# [EXERCISE GOAL]
Reproduce the lines from the one holding "interacting: 0%" to the end of the entries. Include both ends and change nothing.

# [DATA FOR THE TASK]
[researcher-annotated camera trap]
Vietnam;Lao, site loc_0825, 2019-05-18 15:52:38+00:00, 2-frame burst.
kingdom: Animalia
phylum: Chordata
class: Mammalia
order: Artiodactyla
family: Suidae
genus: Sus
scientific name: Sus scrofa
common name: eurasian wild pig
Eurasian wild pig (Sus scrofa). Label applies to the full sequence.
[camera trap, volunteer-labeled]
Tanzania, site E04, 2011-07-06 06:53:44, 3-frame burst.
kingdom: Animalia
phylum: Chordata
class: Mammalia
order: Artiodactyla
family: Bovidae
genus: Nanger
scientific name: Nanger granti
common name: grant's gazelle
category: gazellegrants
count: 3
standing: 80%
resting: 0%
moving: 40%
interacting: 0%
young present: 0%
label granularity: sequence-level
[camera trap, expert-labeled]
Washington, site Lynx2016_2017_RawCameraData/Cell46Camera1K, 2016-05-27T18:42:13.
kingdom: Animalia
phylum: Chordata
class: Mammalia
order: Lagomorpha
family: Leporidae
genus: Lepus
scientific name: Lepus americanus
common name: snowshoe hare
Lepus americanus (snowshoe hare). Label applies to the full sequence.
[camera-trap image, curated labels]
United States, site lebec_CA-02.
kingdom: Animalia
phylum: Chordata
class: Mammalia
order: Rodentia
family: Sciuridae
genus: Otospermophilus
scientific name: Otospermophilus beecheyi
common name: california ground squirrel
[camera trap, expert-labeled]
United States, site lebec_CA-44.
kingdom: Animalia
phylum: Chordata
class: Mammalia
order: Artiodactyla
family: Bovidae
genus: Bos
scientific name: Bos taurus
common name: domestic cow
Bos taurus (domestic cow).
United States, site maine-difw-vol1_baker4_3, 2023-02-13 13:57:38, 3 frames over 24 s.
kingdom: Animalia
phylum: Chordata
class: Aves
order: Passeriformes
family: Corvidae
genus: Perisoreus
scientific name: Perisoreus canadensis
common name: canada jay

# [OUTPUT OF THE TASK]
interacting: 0%
young present: 0%
label granularity: sequence-level
[camera trap, expert-labeled]
Washington, site Lynx2016_2017_RawCameraData/Cell46Camera1K, 2016-05-27T18:42:13.
kingdom: Animalia
phylum: Chordata
class: Mammalia
order: Lagomorpha
family: Leporidae
genus: Lepus
scientific name: Lepus americanus
common name: snowshoe hare
Lepus americanus (snowshoe hare). Label applies to the full sequence.
[camera-trap image, curated labels]
United States, site lebec_CA-02.
kingdom: Animalia
phylum: Chordata
class: Mammalia
order: Rodentia
family: Sciuridae
genus: Otospermophilus
scientific name: Otospermophilus beecheyi
common name: california ground squirrel
[camera trap, expert-labeled]
United States, site lebec_CA-44.
kingdom: Animalia
phylum: Chordata
class: Mammalia
order: Artiodactyla
family: Bovidae
genus: Bos
scientific name: Bos taurus
common name: domestic cow
Bos taurus (domestic cow).
United States, site maine-difw-vol1_baker4_3, 2023-02-13 13:57:38, 3 frames over 24 s.
kingdom: Animalia
phylum: Chordata
class: Aves
order: Passeriformes
family: Corvidae
genus: Perisoreus
scientific name: Perisoreus canadensis
common name: canada jay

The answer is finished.